The middle school years offer students incredible growth in all aspects of their lives as they transition from childhood to young adulthood. It is a time for fostering independence as students take ownership of their learning and engagement within the classroom and in the various educational venues throughout and beyond the St. John’s campus.
It is during these middle school years that students should live through a wide variety of experiences. They need to be energized about learning, forming the academic habits and honing the skills that will make them lifelong learners. They must also develop the self-discipline to work through the inevitable social challenges that characterize these years.
With the good fortune of having a strong academic population as well as an upper school destination for our students, we have the distinct opportunity to devote significant attention to student development beyond the classroom. Surrounded by knowledgeable and caring faculty members committed to cultivating people of character, middle school students at St.
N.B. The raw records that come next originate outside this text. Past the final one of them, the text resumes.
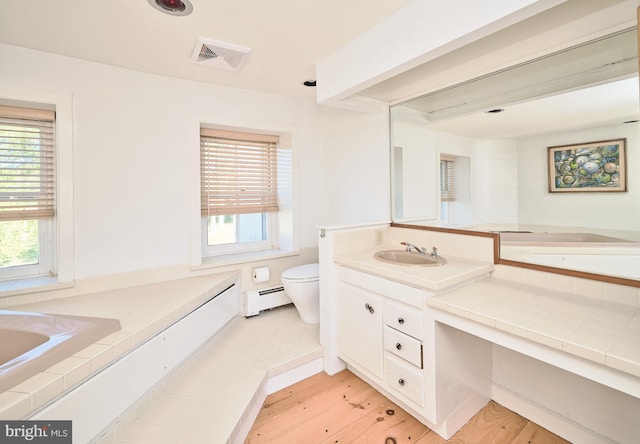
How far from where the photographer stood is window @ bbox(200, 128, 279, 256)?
8.30 feet

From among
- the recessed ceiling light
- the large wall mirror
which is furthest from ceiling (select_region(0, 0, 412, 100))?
the large wall mirror

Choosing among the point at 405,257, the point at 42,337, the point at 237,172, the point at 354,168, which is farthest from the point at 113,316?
the point at 354,168

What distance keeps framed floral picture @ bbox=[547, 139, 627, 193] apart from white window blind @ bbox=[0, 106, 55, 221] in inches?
121

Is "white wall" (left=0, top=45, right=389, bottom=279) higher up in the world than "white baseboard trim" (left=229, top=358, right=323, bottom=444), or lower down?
higher up

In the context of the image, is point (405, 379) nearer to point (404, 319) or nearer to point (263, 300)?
point (404, 319)

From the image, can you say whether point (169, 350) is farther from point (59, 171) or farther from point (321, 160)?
point (321, 160)

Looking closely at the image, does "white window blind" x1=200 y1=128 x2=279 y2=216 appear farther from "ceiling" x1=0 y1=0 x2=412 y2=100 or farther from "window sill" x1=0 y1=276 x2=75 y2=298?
"window sill" x1=0 y1=276 x2=75 y2=298

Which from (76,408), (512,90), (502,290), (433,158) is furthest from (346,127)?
(76,408)

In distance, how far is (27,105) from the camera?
71.9 inches

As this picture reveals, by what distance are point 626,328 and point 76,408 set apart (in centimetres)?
204

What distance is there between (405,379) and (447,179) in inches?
50.9

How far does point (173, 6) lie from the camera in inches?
55.1

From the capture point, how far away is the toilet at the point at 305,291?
2.28m

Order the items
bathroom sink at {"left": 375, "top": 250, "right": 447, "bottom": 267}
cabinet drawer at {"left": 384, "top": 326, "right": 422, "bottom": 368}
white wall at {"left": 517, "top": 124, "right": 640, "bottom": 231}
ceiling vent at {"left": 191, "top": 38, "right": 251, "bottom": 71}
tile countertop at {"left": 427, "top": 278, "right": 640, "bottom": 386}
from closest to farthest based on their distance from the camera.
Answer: tile countertop at {"left": 427, "top": 278, "right": 640, "bottom": 386}, white wall at {"left": 517, "top": 124, "right": 640, "bottom": 231}, cabinet drawer at {"left": 384, "top": 326, "right": 422, "bottom": 368}, ceiling vent at {"left": 191, "top": 38, "right": 251, "bottom": 71}, bathroom sink at {"left": 375, "top": 250, "right": 447, "bottom": 267}
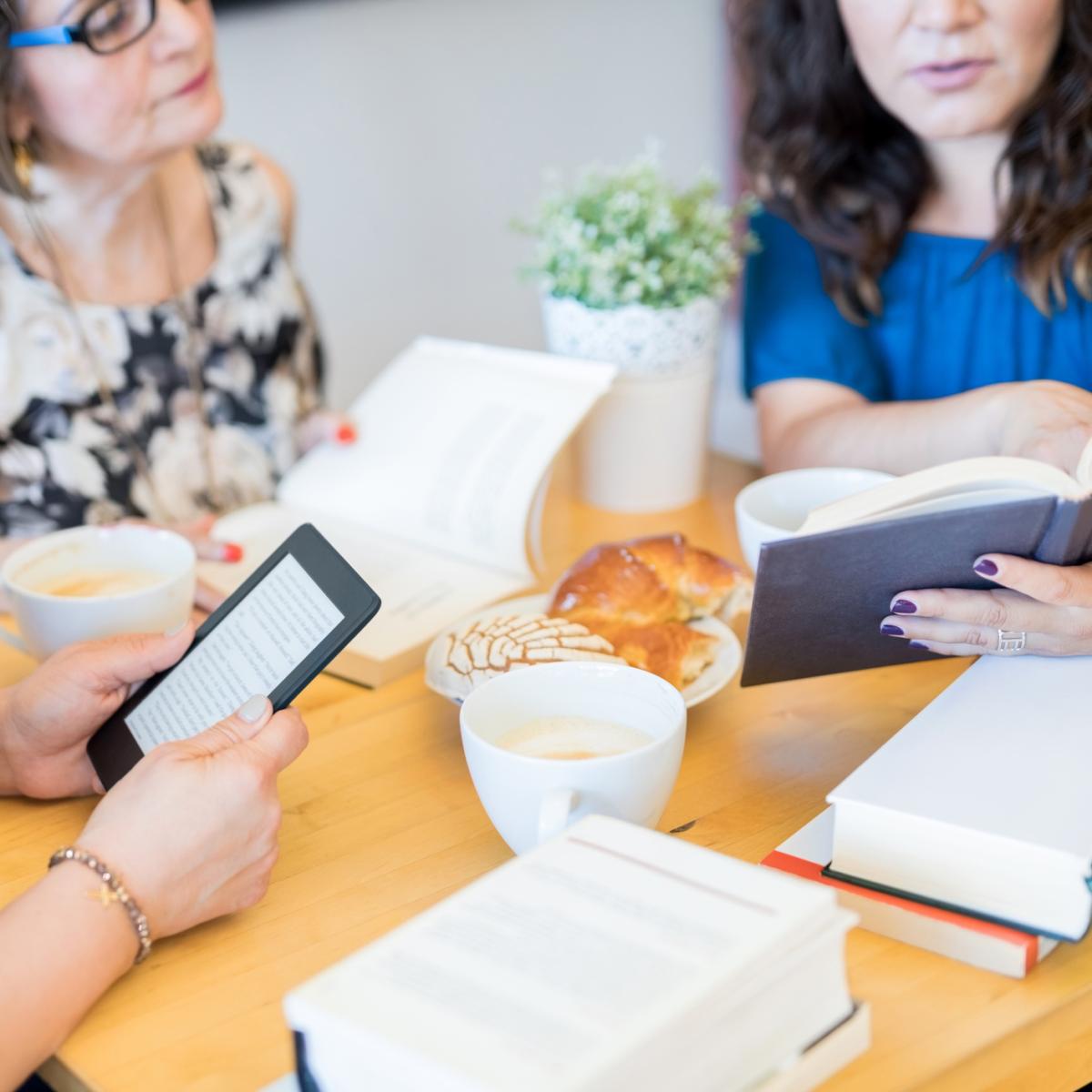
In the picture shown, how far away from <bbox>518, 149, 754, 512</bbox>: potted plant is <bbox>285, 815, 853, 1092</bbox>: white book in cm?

John’s have a wide variety of learning opportunities.
While the Curriculum Guide focuses mostly on the classroom, it is important to note some of the major ways in which the School addresses student development through co-curricular and extra-curricular initiatives and efforts, including:
1. Teachers who are specialists in their disciplines and know that meaningful growth and confidence comes from authentic achievement.
2. A wide selection of enrichment activities to encourage participation, creativity, and a sense of shared accomplishment, and to expose students to a variety of potential interests beyond the standard curriculum. Offerings vary but typically include newspaper, student government, choral and instrumental music, dance, cheerleading, a science club, a math club, an art club, and numerous other teacher and student-initiated programs.
3. Required participation in a quality physical education and athletics program to complement students’ intellectual growth with physical development, promoting health and fitness and encouraging teamwork.
4. High expectations of ethical behavior through adherence to an honor code as well as focused commitment to character development through division-wide assemblies and an advisory system at all three grade levels. Additionally, chapel services reinforce shared beliefs and promote appreciation of differences.
5. An outdoor education program that supports classroom work and fosters class cohesiveness while fostering social skills, self-reliance, and confidence through authentic challenge. This program begins with the sixth grade trip to MO Ranch in the Texas Hill Country, continues with a seventh grade journey to southern Utah, and culminates in the week-long eighth grade camping trip to Big Bend National Park.
6. A significant commitment to community service, including projects at community centers, local parks, and homeless shelters. Involvement in such activities sharpens students’ awareness of others’ needs and helps to develop a sense of social responsibility.